KEY campid_domain_nodeid_logtime (`campaign_id`,`domain`,`node_id`,`log_time`)

Does is it fully satisfy following queries that means both on campaign level and node level

Campaign level reports

select count(*) from campaigns 
where domain = 'aaa' and campaign_id = '1235' 
  and log_time between '2016-01-01 00:00:00' and '2016-02-02 00:00:00' 

Node level reports

select count(*) from campaigns
       where domain = 'aaa' and campaign_id = '1235'
         and node_id = '2345'
         and  log_time between '2016-01-01 00:00:00' and '2016-02-02 00:00:00


  

Thanks

Rick James
  • 135,179
  • 13
  • 127
  • 222
Rams
  • 2,141
  • 5
  • 33
  • 59
  • You can go through this link: http://stackoverflow.com/questions/1823685/when-should-i-use-a-composite-index – Adarsh Gangadharan Apr 22 '16 at 13:35
  • 1
    Yes that index will be used by both queries,assuming data distributions allows it.Order of the index columns doenst matter as long as you have AND conditions and equality.Corrections(assuming the WHERE condtions ar as many as the index columns,so the first one wont be able to fully utilise the index – Mihai Apr 22 '16 at 13:51
  • I've fiddle It:http://sqlfiddle.com/#!9/2bade9/1 And it seems to use the index for both. I admin it's a little unexpected. – sab Apr 23 '16 at 09:30

4 Answers4

16

You can think of an index just as a order list with fast lookup. If you have a compound index with fields A,B,C,D, the list will be ordered on A, then for rows with the same A for B, than C, than D.
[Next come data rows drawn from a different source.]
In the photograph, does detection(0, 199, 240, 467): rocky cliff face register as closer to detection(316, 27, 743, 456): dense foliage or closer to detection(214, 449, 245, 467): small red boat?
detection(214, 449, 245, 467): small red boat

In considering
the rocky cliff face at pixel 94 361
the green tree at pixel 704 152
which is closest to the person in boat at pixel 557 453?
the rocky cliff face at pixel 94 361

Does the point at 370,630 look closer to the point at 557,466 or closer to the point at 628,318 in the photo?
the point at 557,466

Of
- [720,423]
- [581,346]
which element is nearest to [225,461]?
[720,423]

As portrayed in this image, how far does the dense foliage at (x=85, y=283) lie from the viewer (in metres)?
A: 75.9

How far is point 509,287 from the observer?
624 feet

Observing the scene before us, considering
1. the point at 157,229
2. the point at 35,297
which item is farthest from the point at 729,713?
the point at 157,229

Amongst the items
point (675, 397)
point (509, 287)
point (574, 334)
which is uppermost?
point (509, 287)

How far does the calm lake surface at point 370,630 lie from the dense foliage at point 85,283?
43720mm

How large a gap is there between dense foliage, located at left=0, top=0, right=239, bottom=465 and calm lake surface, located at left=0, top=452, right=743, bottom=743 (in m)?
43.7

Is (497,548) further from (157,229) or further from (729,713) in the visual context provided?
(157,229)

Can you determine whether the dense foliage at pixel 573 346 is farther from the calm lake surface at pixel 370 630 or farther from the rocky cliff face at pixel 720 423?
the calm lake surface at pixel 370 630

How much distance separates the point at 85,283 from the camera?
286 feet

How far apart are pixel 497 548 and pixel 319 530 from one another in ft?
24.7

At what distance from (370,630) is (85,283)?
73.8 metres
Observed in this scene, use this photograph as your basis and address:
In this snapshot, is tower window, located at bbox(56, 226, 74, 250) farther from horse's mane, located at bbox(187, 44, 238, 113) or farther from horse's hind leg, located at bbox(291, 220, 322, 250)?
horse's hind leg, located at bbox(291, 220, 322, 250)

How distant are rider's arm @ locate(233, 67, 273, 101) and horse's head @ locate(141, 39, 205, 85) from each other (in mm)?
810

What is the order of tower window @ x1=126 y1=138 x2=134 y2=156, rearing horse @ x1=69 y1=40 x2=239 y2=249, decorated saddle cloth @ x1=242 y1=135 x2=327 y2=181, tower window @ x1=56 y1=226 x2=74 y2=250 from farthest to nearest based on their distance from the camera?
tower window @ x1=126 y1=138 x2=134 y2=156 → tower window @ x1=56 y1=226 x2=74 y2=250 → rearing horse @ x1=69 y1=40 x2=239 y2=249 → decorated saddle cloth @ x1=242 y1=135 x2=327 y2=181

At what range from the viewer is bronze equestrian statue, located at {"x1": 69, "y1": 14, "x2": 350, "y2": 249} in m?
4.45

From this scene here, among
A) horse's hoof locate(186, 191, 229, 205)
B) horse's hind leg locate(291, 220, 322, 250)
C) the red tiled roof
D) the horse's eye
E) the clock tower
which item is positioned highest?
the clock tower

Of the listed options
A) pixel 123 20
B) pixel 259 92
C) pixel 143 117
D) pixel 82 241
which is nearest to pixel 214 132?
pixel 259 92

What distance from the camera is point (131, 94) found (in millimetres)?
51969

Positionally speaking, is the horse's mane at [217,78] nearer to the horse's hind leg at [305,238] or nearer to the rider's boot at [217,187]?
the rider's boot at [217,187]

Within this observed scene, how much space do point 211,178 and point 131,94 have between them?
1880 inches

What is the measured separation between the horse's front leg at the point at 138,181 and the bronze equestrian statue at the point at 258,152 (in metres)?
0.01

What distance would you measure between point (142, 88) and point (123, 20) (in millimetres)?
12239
A1 | B1 | C1 | D1 | -> pointer to row
A1 | B1 | C1 | D2 | -> pointer to row
A1 | B1 | C2 | D1 | -> pointer to row
A1 | B1 | C2 | D2 | -> pointer to row
A1 | B2 | C1 | D1 | -> pointer to row
...
A2 | B1 | C1 | D1 | -> pointer to row
A2 | B1 | C1 | D2 | -> pointer to row

A query optimizer will check your query. If your query asks for A,B,C,D, everything is fine. The order of the query should not matter for a good database, so you can also write the query where D and C and B and A.

If your query ask only for A, again everything is fine, because all rows with the same A are one after the other.

If your query asks only for D, the index is of no use. rows with the same D, but different A are distributed over the whole list.

If your query asks for A, B, D, like your campaign-level report, then the index is of some use. It can be used to speed up the lookup of A and B, but it then needs to iterate over all data because C is missing.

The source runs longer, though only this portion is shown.